Exercise instructions | Reproduce the listing below verbatim.

+++ Records supplied

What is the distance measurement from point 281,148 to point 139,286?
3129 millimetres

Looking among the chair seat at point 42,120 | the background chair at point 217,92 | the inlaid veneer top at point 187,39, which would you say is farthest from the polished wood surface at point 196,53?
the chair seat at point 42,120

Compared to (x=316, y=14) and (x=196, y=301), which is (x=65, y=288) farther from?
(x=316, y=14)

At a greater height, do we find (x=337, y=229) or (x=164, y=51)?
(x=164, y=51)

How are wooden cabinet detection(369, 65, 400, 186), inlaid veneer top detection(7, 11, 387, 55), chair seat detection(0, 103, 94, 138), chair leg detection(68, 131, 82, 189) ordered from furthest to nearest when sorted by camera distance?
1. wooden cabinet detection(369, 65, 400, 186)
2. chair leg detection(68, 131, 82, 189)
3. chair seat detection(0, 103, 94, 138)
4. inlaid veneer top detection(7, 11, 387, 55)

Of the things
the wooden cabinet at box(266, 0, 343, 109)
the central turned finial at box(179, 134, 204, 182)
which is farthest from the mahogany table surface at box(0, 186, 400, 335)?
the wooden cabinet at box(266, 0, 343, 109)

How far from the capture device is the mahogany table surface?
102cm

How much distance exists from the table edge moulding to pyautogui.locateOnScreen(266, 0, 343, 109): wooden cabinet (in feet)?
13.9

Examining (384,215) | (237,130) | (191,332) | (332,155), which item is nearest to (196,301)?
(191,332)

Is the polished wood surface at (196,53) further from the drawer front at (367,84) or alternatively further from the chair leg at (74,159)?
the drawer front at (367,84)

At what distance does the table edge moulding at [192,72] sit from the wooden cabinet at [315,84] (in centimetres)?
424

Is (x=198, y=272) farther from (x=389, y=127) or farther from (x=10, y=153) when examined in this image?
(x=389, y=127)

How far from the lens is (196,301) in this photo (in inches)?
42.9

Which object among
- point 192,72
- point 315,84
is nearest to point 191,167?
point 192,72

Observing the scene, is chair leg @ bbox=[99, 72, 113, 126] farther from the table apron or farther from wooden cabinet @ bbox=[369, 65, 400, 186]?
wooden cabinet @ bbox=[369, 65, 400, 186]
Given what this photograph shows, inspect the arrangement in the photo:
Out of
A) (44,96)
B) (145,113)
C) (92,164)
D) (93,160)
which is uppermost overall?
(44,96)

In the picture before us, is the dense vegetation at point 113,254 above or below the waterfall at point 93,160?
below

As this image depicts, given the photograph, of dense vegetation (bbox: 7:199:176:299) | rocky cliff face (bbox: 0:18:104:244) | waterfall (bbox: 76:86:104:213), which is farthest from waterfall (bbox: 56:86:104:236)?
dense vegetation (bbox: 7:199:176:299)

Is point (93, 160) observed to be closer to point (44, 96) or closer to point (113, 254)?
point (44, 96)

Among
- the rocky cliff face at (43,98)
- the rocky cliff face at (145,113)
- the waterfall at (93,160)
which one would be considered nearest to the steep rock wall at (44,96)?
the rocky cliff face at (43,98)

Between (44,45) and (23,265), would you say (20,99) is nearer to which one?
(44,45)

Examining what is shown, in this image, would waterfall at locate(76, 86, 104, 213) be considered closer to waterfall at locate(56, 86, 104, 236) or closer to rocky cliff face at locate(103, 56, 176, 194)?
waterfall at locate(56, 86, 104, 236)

++++++

Result |
What is the distance measurement from point 281,148 to point 139,286?
3129 millimetres

Looking among the chair seat at point 42,120 | the background chair at point 217,92 | the inlaid veneer top at point 187,39, which would you say is farthest from the polished wood surface at point 196,53?
the chair seat at point 42,120

Compared to (x=316, y=14) and (x=196, y=301), which is (x=65, y=288) farther from?
(x=316, y=14)

At a greater height, do we find (x=337, y=229) or (x=164, y=51)?
(x=164, y=51)

How are wooden cabinet detection(369, 65, 400, 186), inlaid veneer top detection(7, 11, 387, 55), chair seat detection(0, 103, 94, 138), chair leg detection(68, 131, 82, 189) ordered from furthest to nearest when sorted by camera distance?
1. wooden cabinet detection(369, 65, 400, 186)
2. chair leg detection(68, 131, 82, 189)
3. chair seat detection(0, 103, 94, 138)
4. inlaid veneer top detection(7, 11, 387, 55)

Of the things
the wooden cabinet at box(266, 0, 343, 109)
the central turned finial at box(179, 134, 204, 182)
which is farthest from the mahogany table surface at box(0, 186, 400, 335)?
the wooden cabinet at box(266, 0, 343, 109)

How far from the capture device is the mahogany table surface?
102cm

How much distance exists from the table edge moulding to pyautogui.locateOnScreen(266, 0, 343, 109): wooden cabinet (in feet)?
13.9

Examining (384,215) | (237,130) | (191,332) | (332,155), which item is nearest to (196,301)?
(191,332)

Is the polished wood surface at (196,53) further from the drawer front at (367,84) or alternatively further from the chair leg at (74,159)?
the drawer front at (367,84)

At what distance does the table edge moulding at [192,72] sit from the wooden cabinet at [315,84] (in centimetres)?
424

Is (x=198, y=272) farther from (x=389, y=127) or farther from (x=10, y=153) when examined in this image?
(x=389, y=127)

How far from the lens is (196,301) in this photo (in inches)?
42.9

Which object among
- point 192,72
- point 315,84
is nearest to point 191,167?
point 192,72

Observing the scene, is chair leg @ bbox=[99, 72, 113, 126] farther from the table apron or farther from wooden cabinet @ bbox=[369, 65, 400, 186]?
wooden cabinet @ bbox=[369, 65, 400, 186]
Given what this photograph shows, inspect the arrangement in the photo:
Out of
A) (44,96)
B) (145,113)
C) (92,164)
D) (93,160)
which is uppermost overall?
(44,96)

In the picture before us, is the dense vegetation at point 113,254 above or below the waterfall at point 93,160?
below

As this image depicts, given the photograph, of dense vegetation (bbox: 7:199:176:299) | rocky cliff face (bbox: 0:18:104:244) | waterfall (bbox: 76:86:104:213), which is farthest from waterfall (bbox: 56:86:104:236)?
dense vegetation (bbox: 7:199:176:299)

Is point (93, 160) observed to be closer to point (44, 96) or closer to point (113, 254)?
point (44, 96)

Among
- the rocky cliff face at (43,98)
- the rocky cliff face at (145,113)
- the waterfall at (93,160)
which one would be considered nearest to the steep rock wall at (44,96)?
the rocky cliff face at (43,98)

Between (44,45) and (23,265), would you say (20,99) is nearer to which one?
(44,45)

Examining what is shown, in this image, would waterfall at locate(76, 86, 104, 213) be considered closer to waterfall at locate(56, 86, 104, 236) or closer to rocky cliff face at locate(103, 56, 176, 194)?
waterfall at locate(56, 86, 104, 236)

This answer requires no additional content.